> _Requirements_
[1] Answer these from the sensorsd post, one line each:
(a) What low limit is set for hw.sensors.acpibat0.watthour3?
(b) Which file is given as the command to run when that limit is reached?
(c) At what point is the laptop turned off again after it is started on AC power?
[2] Resume the sensorsd post on the laptop battery, beginning after its last sentence.

> _Passage to read_
▬▬▬▬▬▬

Re: Bad behavior of sensorsd on laptop

2010-03-06 Thread Joachim Schipper
On Sat, Mar 06, 2010 at 02:26:28PM +0100, Tomas Bodzar wrote:
 Hi all,
 
 I set sensorsd and sensorsd.conf this way :
 
 # $OpenBSD: sensorsd.conf,v 1.8 2007/08/14 19:02:02 cnst Exp $

 # Monitor laptop battery for remaining capacity
 hw.sensors.acpibat0.watthour3:low=1.40Wh:command=/etc/sensorsd/switchoff

 Command is simple :
 
 #!/bin/sh
 shutdown -h now Shutdown caused by sensor
 
 It's running from point of view that computer is turned off in case of
 low battery or high battery on some of sensor which has command
 assigned. Problem starts if your battery is empy and computer turned
 off. So you plug AC and start laptop. If you are below limit for
 hw.sensors.acpibat0.watthour3 then your laptop is turned off after
 login again. It's quite understandable, but if you're above limit
 behavior is still same. Is it problem this part from man page for
 sensorsd.conf?

▬▬▬▬▬▬

> _Dataset records_
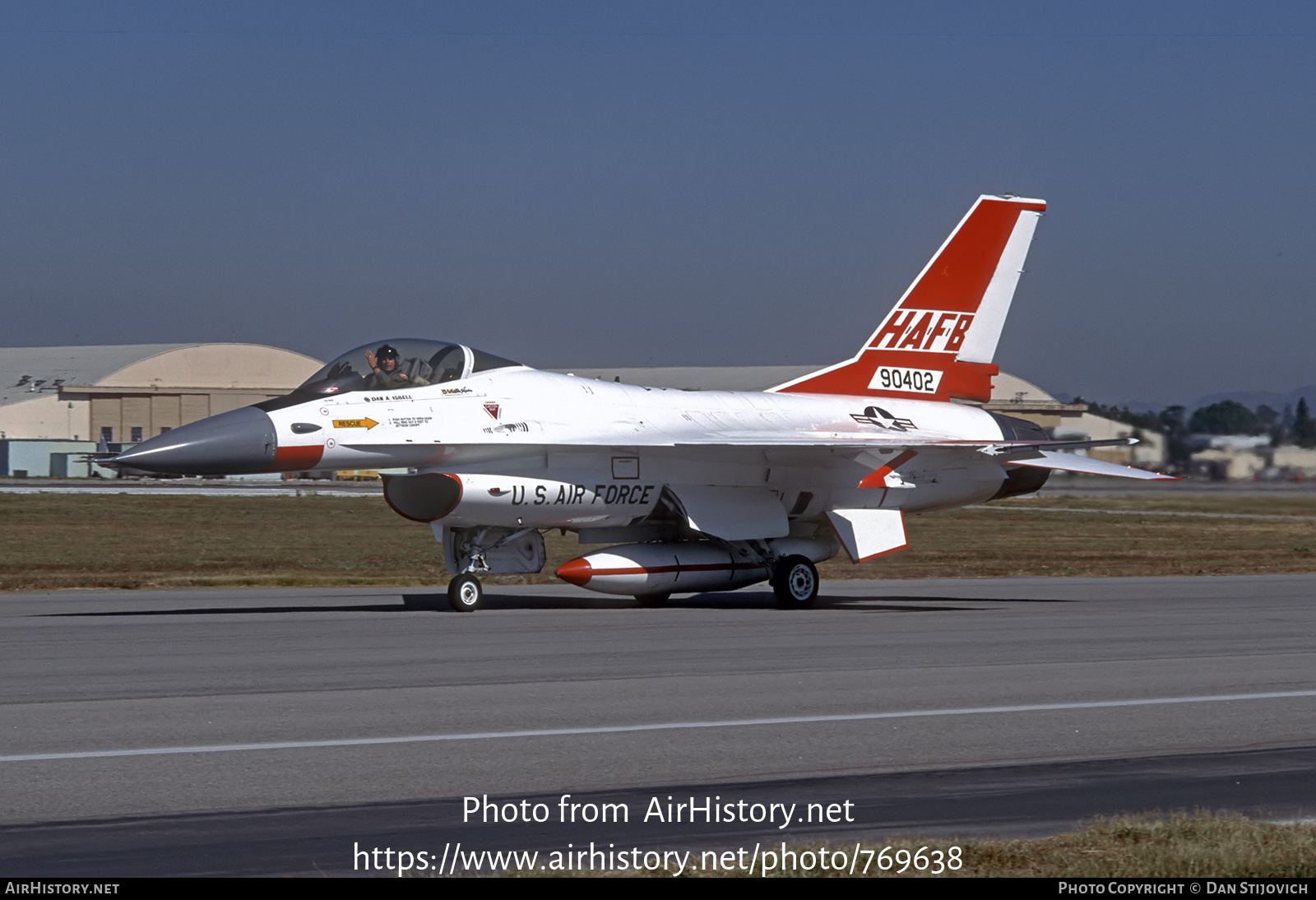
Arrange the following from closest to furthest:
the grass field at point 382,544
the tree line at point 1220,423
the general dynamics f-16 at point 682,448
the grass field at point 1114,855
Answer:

▬▬▬▬▬▬

> _Answers by task_
[1]
(a) 1.40Wh
(b) /etc/sensorsd/switchoff
(c) After login

[2]
 
  If the limits are crossed or if the status provided by the driver
  changes, sensorsd(8)'s alert functionality is triggered and a command, if
  specified, is executed.
 
 Battery status trough this sensor is changing because battery was
 empty and now laptop is in AC and charging. Does it really mean that
 it will turn off my computer after every change of battery status
 untill my battery is fully recharged?

Yes. Write a better script to fix this. Some ideas: if the CPU gets hot,
switch to low speed (apm -L) instead of turning the machine off; if the
battery is low, check if you're connected to wall power before turning
off; etc.

Joachim



Re: Bad behavior of sensorsd on laptop

2010-03-06 Thread Tomas Bodzar
Thx. I will prepare some more complicated creatures :-)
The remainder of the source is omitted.